Lift out each line of the data that holds "site".

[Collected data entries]
┄┄┄┄┄┄
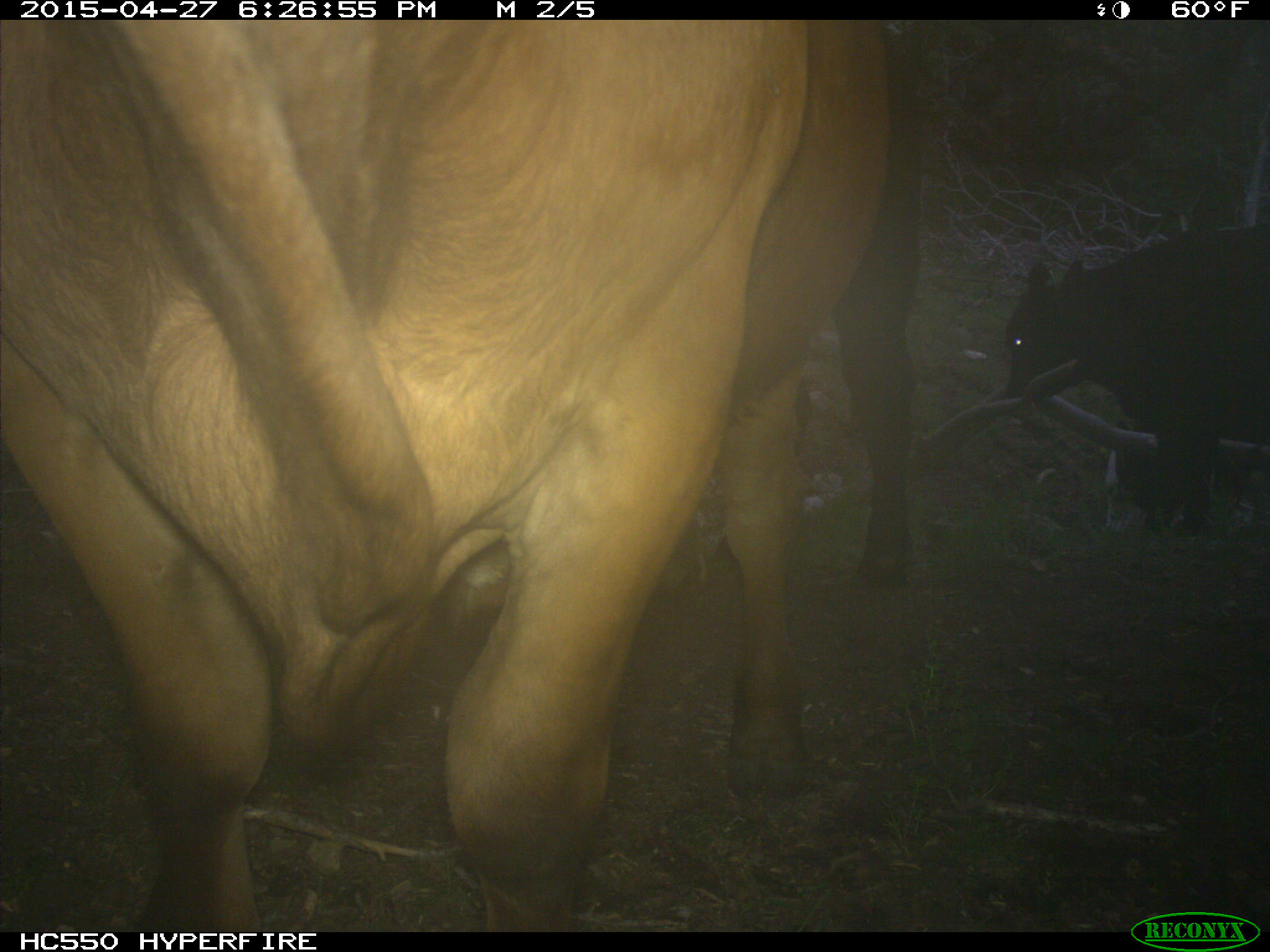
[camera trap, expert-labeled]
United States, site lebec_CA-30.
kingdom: Animalia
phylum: Chordata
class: Mammalia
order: Artiodactyla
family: Bovidae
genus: Bos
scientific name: Bos taurus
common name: domestic cow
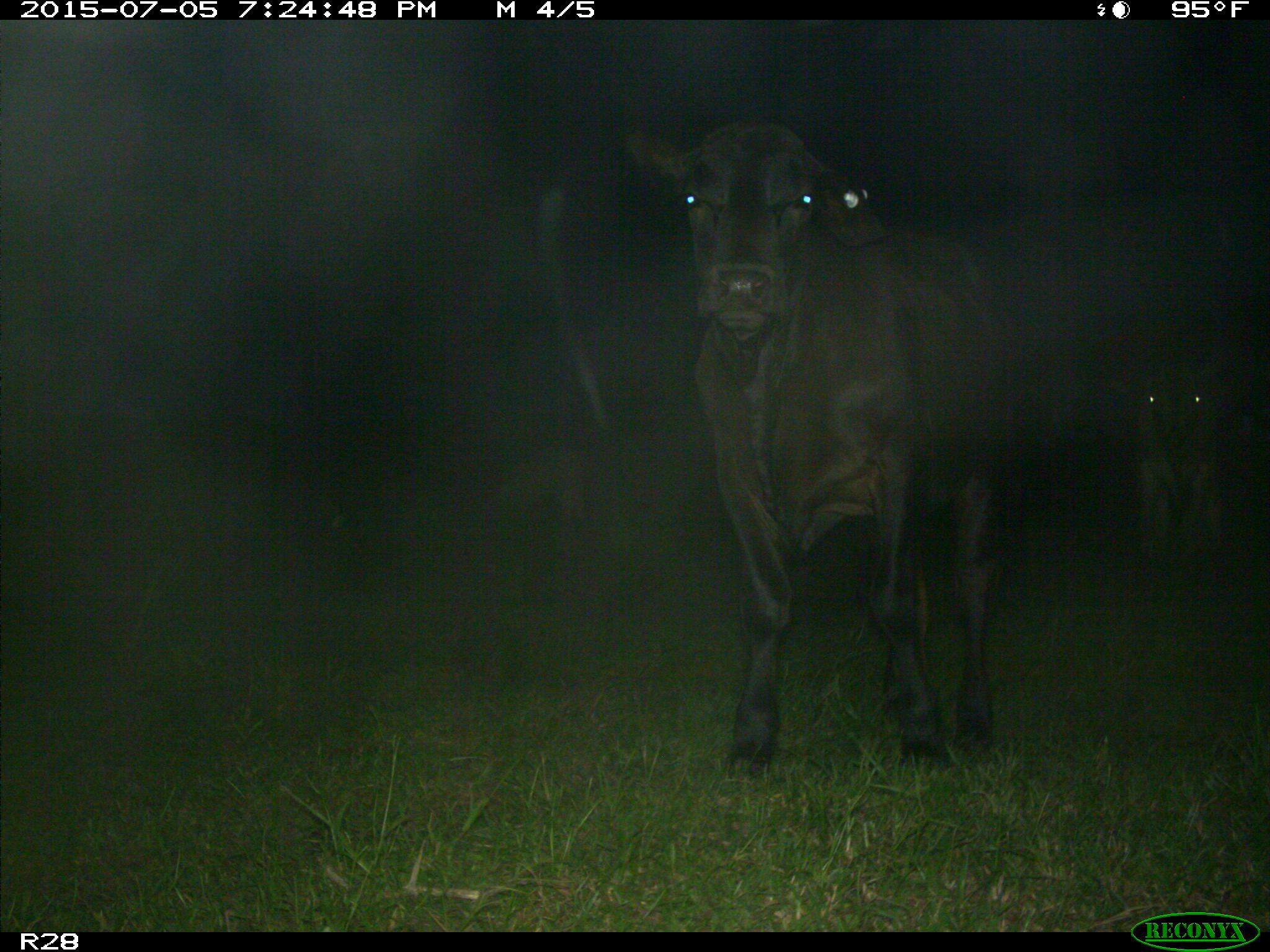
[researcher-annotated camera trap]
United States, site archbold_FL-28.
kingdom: Animalia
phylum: Chordata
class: Mammalia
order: Artiodactyla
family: Bovidae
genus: Bos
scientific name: Bos taurus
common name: domestic cow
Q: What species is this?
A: Bos taurus (domestic cow).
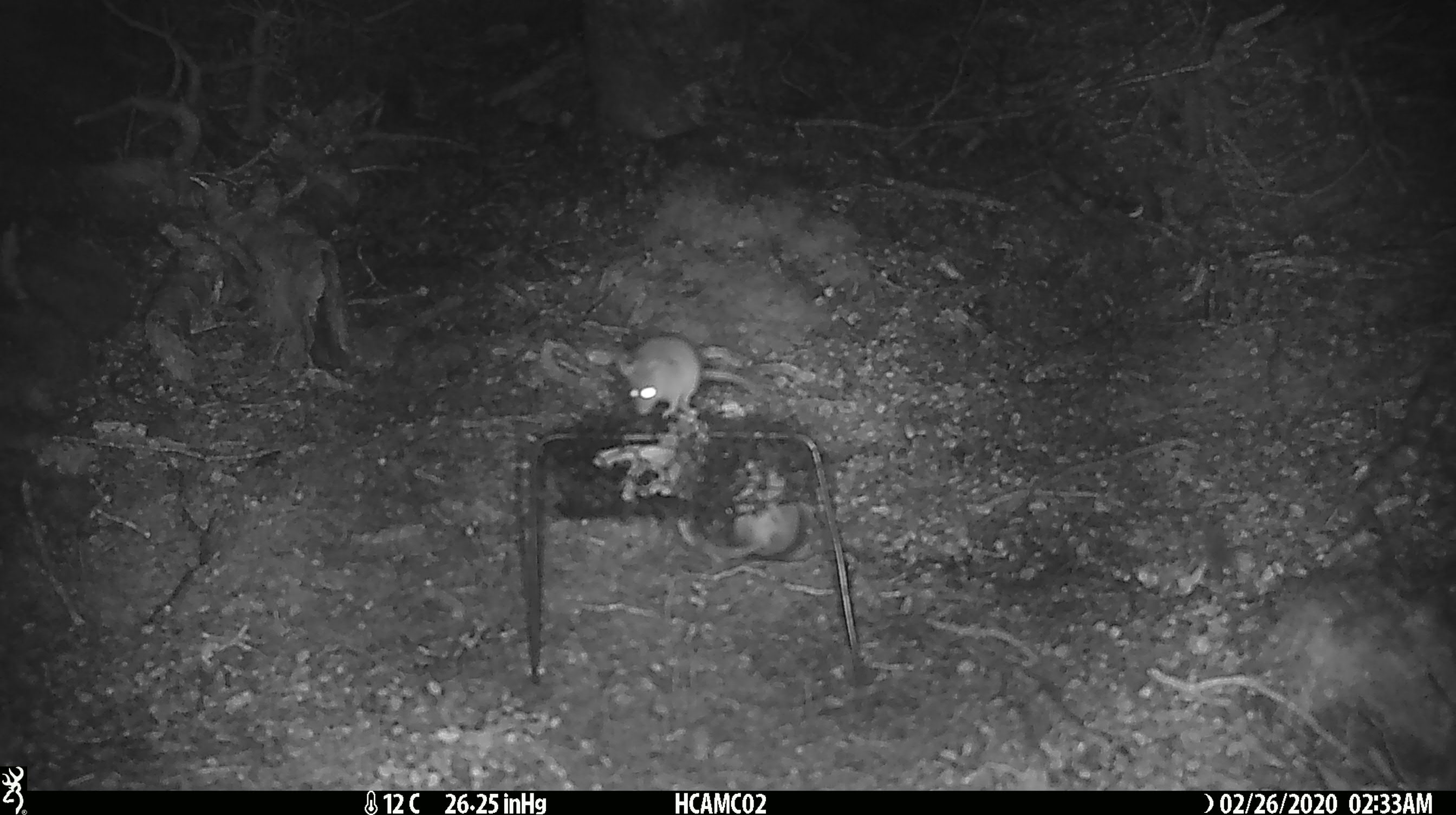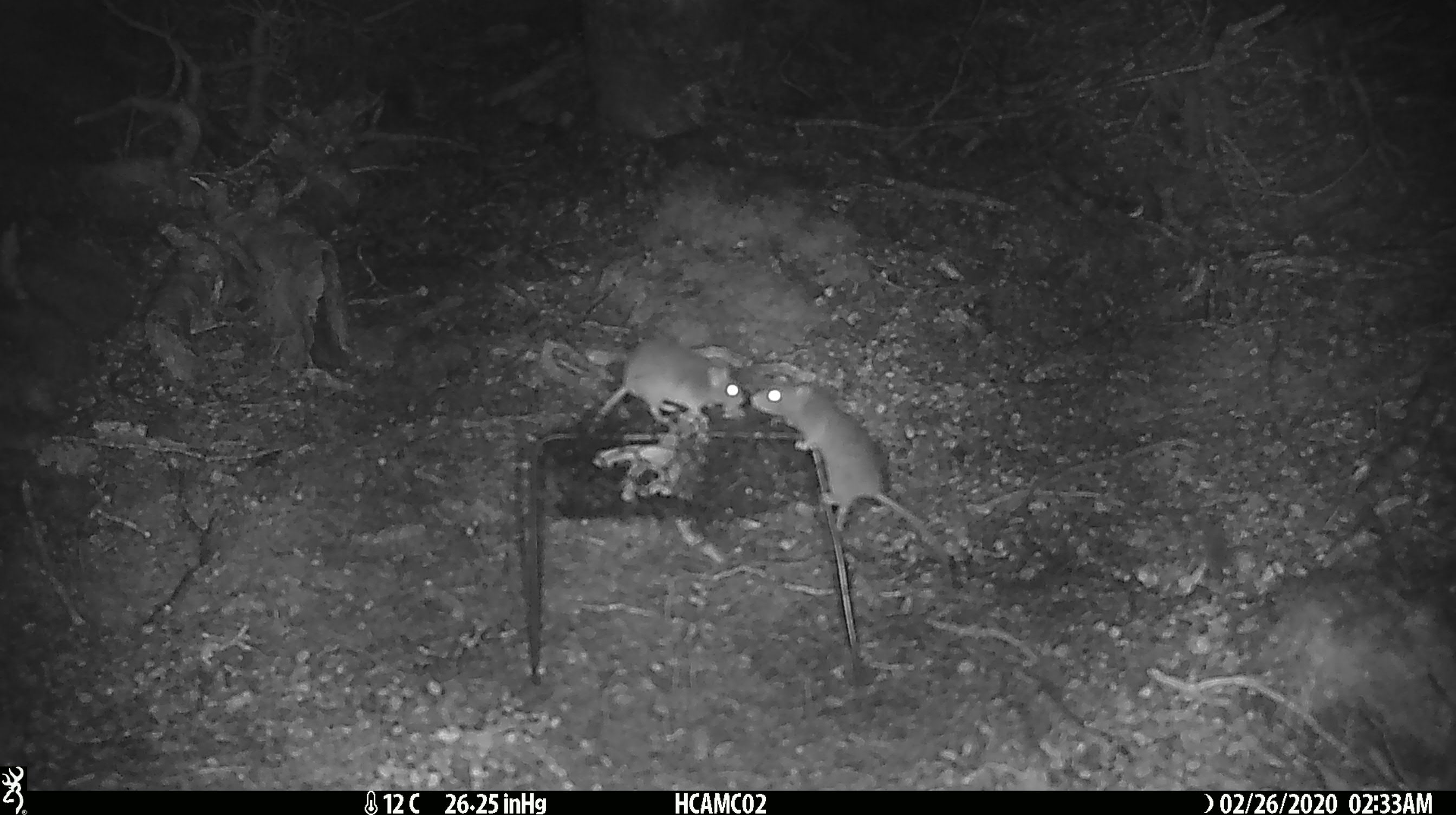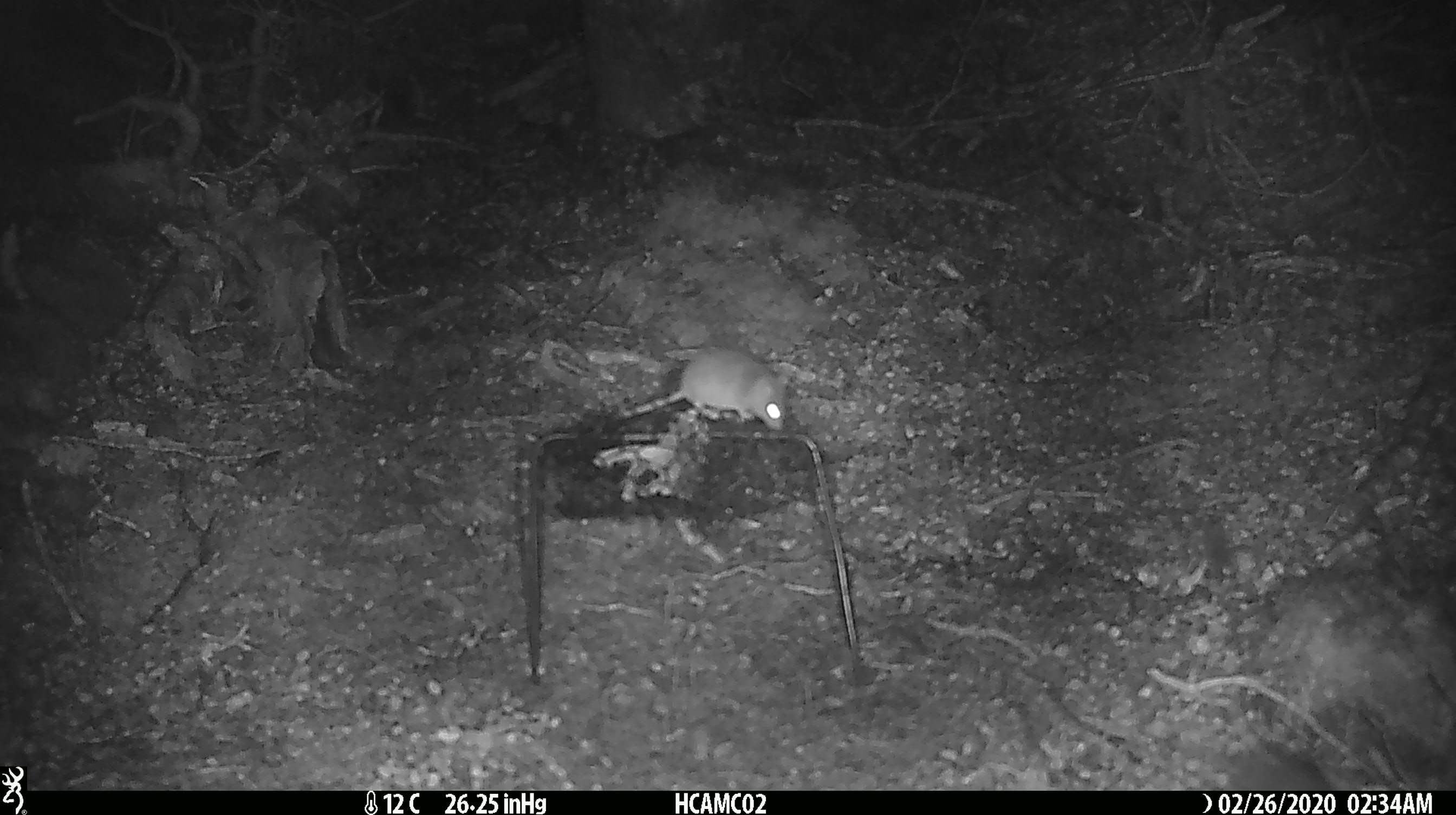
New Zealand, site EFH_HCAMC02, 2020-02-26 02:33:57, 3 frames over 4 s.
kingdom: Animalia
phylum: Chordata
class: Mammalia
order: Rodentia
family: Muridae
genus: Mus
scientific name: Mus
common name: mouse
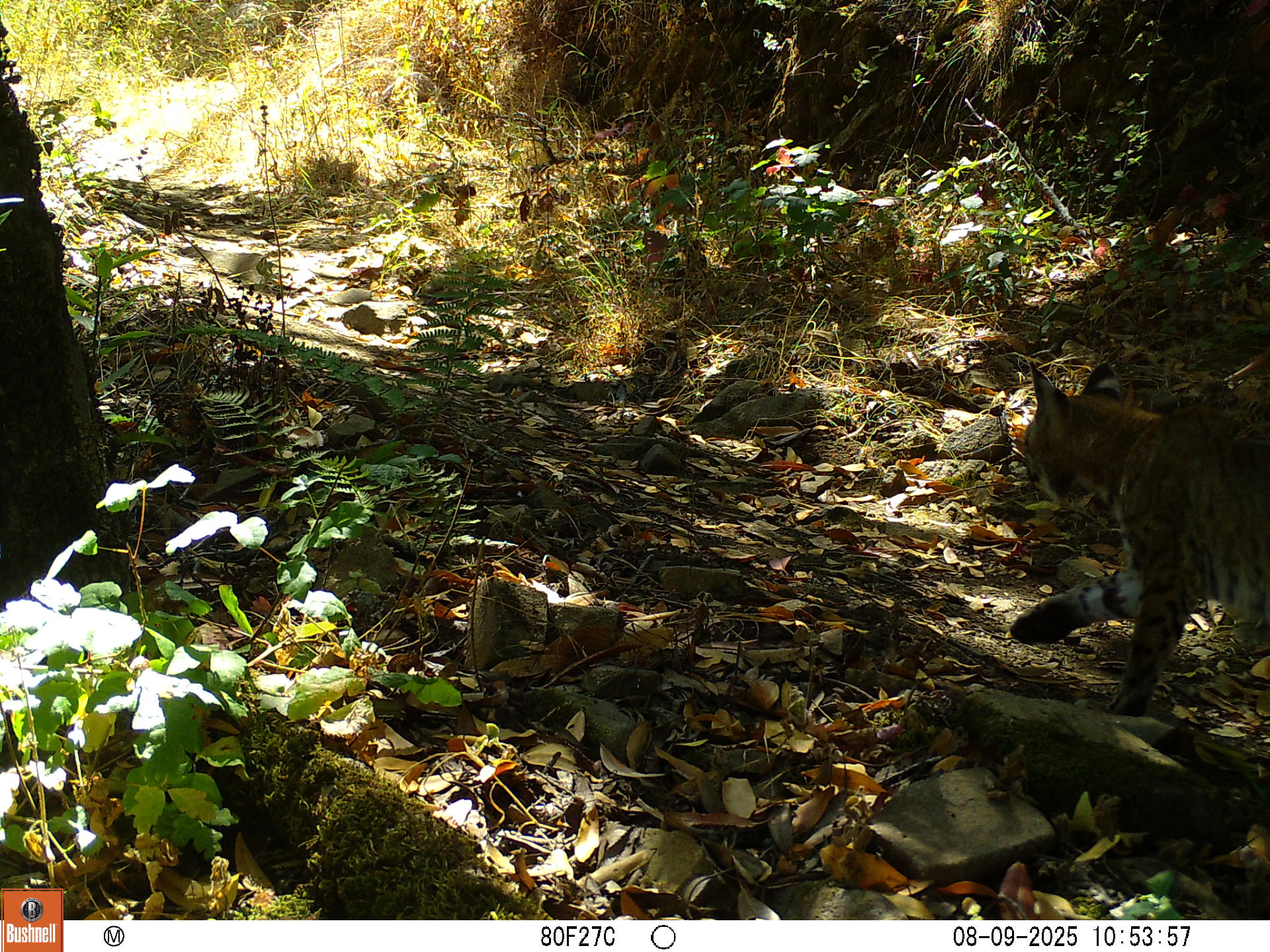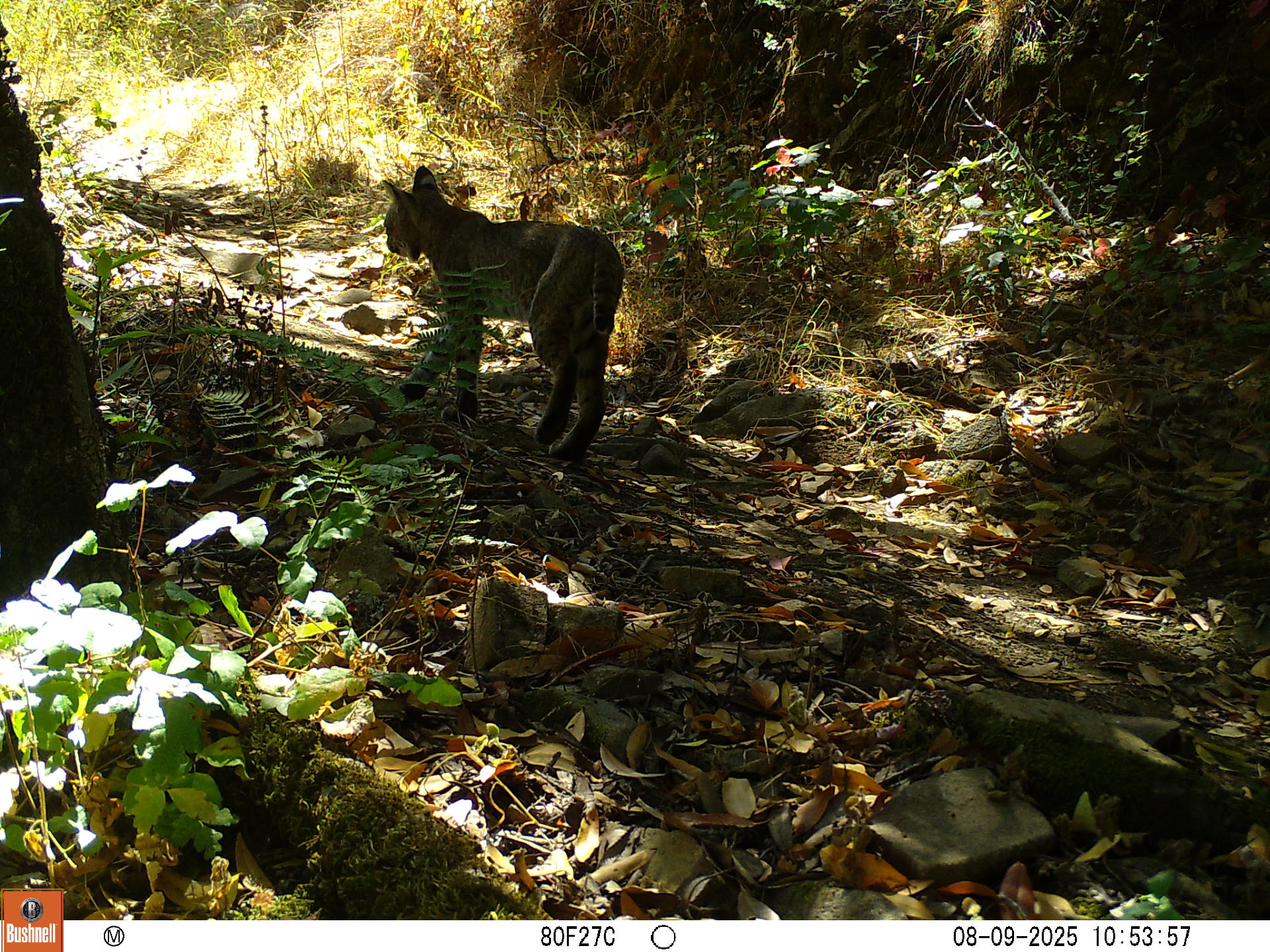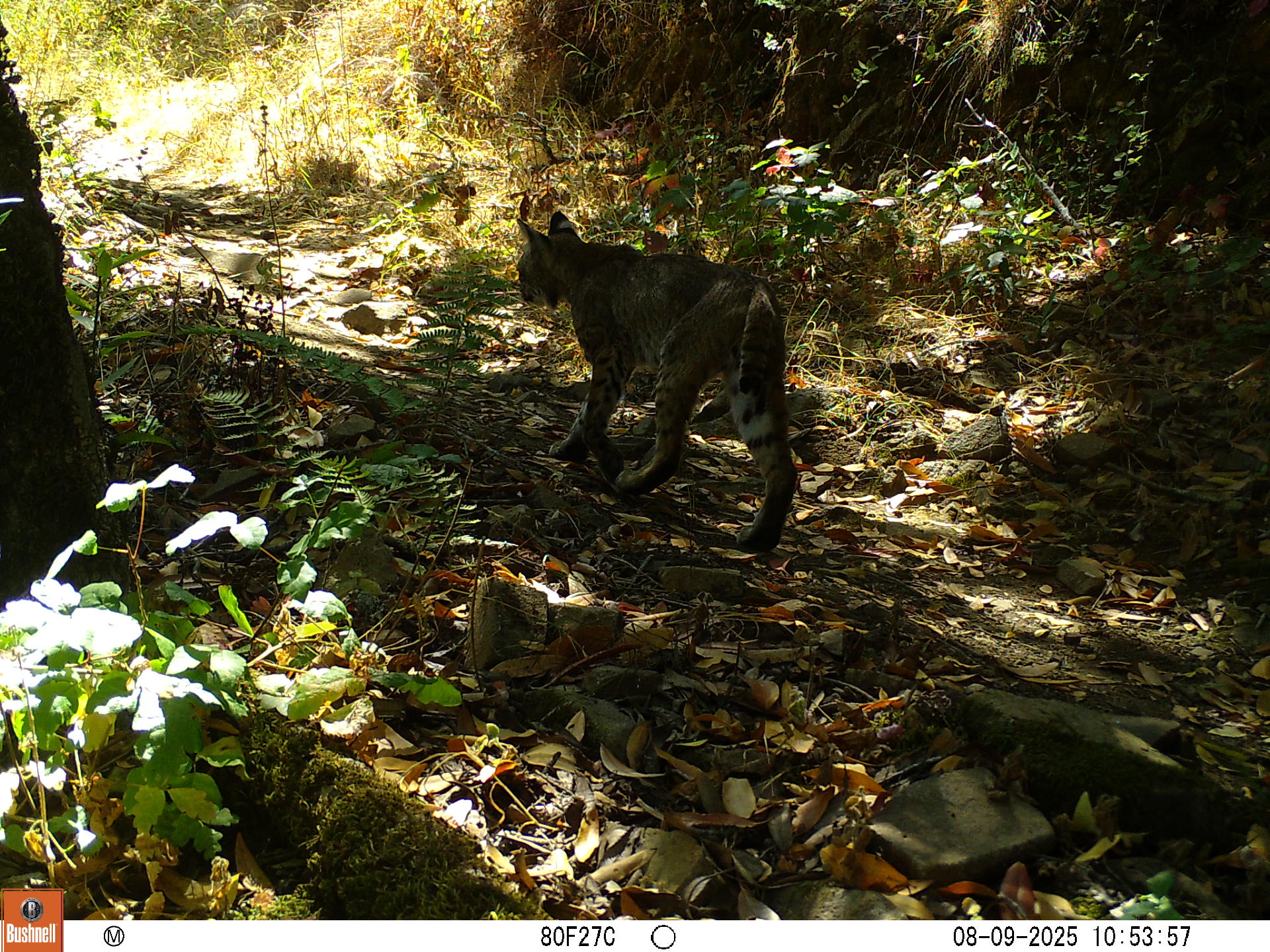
┄┄┄┄┄┄
Your solution
United States, site lebec_CA-30.
United States, site archbold_FL-28.
New Zealand, site EFH_HCAMC02, 2020-02-26 02:33:57, 3 frames over 4 s.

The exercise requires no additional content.